The idea is that people don’t understand statistics enough. The reason is that the way it is taught is very boring and technical and bland. In my own experience, I hated statistics as a student and only during my PhD I started to love statistics. When I was studying why all these babies die. Suddenly I needed these statistics. That is what I try with all the courses that I teach. To start off with some problems, for example global poverty and climate change and then to see how we can use statistics to better solve these problems. Then it becomes more interesting. I like the power statistics has to answer some questions.
Meditation and its benefits. How did you get into a practice?
What does meditation for yourself and for your work?
Vera: I can tell of how I started. I had no religious curiosity and no spiritual interest at all when I started. I lived in Thailand, I was 19 and I was trying to figure out what Buddhism was all about. I wanted to know the philosophy and how meditation works. Actually, the locals knew very little about it and they couldn’t teach me much. I went on a Vipassana retreat to learn more about it. It was like a boot camp, this 10-day retreat. The most hard-core of all the versions you can have with a cement bed and a wooden pillow. Getting up at 04.00am, sitting for 10 hours, we couldn’t move, couldn’t talk, no snacks, no sports, no dinner. Really crazy. Every day I thought screw this, I wanted to leave but I manage to finish it. I hated most of it but I loved some moments. That is where I discovered the power of the mind. To widen your perspective on your own life and on your own worries and problems. It can be a relief to realise that the things you worry about and you find extremely important that they are not important in a larger scale of things.
Training your mind let you perceive the things very differently and in very nice ways. Ever since then I have been meditating.
The impact it has on my scientific work is that my concentration improved.
Maybe if you sit more you have a bit more compassion for the people, also in my work and I’m bit nicer.
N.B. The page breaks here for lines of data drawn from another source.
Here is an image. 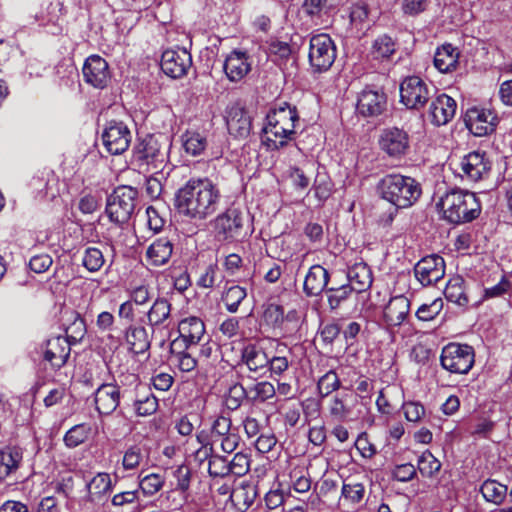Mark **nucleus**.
I'll return each instance as SVG.
<instances>
[{
	"instance_id": "obj_54",
	"label": "nucleus",
	"mask_w": 512,
	"mask_h": 512,
	"mask_svg": "<svg viewBox=\"0 0 512 512\" xmlns=\"http://www.w3.org/2000/svg\"><path fill=\"white\" fill-rule=\"evenodd\" d=\"M341 493L345 500L355 504L363 499L365 488L363 484L359 482H345L342 486Z\"/></svg>"
},
{
	"instance_id": "obj_64",
	"label": "nucleus",
	"mask_w": 512,
	"mask_h": 512,
	"mask_svg": "<svg viewBox=\"0 0 512 512\" xmlns=\"http://www.w3.org/2000/svg\"><path fill=\"white\" fill-rule=\"evenodd\" d=\"M417 470L411 463L397 465L393 472V478L400 482H408L416 476Z\"/></svg>"
},
{
	"instance_id": "obj_40",
	"label": "nucleus",
	"mask_w": 512,
	"mask_h": 512,
	"mask_svg": "<svg viewBox=\"0 0 512 512\" xmlns=\"http://www.w3.org/2000/svg\"><path fill=\"white\" fill-rule=\"evenodd\" d=\"M91 433V426L86 423L74 425L65 436L64 443L69 448H75L84 443Z\"/></svg>"
},
{
	"instance_id": "obj_48",
	"label": "nucleus",
	"mask_w": 512,
	"mask_h": 512,
	"mask_svg": "<svg viewBox=\"0 0 512 512\" xmlns=\"http://www.w3.org/2000/svg\"><path fill=\"white\" fill-rule=\"evenodd\" d=\"M104 263V255L100 249L96 247L85 249L82 264L88 271L97 272L103 267Z\"/></svg>"
},
{
	"instance_id": "obj_44",
	"label": "nucleus",
	"mask_w": 512,
	"mask_h": 512,
	"mask_svg": "<svg viewBox=\"0 0 512 512\" xmlns=\"http://www.w3.org/2000/svg\"><path fill=\"white\" fill-rule=\"evenodd\" d=\"M440 461L429 451H424L418 458V470L424 477H432L439 472Z\"/></svg>"
},
{
	"instance_id": "obj_27",
	"label": "nucleus",
	"mask_w": 512,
But I don’t know if that is true.
Artisa, art and science
What we can learn from art is this playfulness, which is at the heart of good science, in having discoveries, but is often forgotten in everyday life.
Creativity is trying to connect different things that are at first sight not connected.
Could you say something about your Artisa experience?
It is the best combination of working with a high concentration and getting a lot done and being extremely relaxed and in touch with nature and good food. This combination I have never anywhere else. I definitely don’t have it at home and I don’t have it at vacation even if I work sometimes on vacation, with a feeling of guilt. To me it is really unique.
It is very hard for me and I guess also other people to create that in their own lives. Sending students to Artisa has much more impact than all the conferences that are funded. If I stay at home 1 month I do less than being 2 weeks at Artisa and taking a holiday of 2 weeks after.
*Vera Schölmerich studied Development Economics at Cambridge University, and completed her PhD in reproductive health at Erasmus University. She worked as an Assistant Professor in Global Health and lecturer in statistics at Erasmus University before joining Effective Giving. She is a member of Artisa’s advisory board.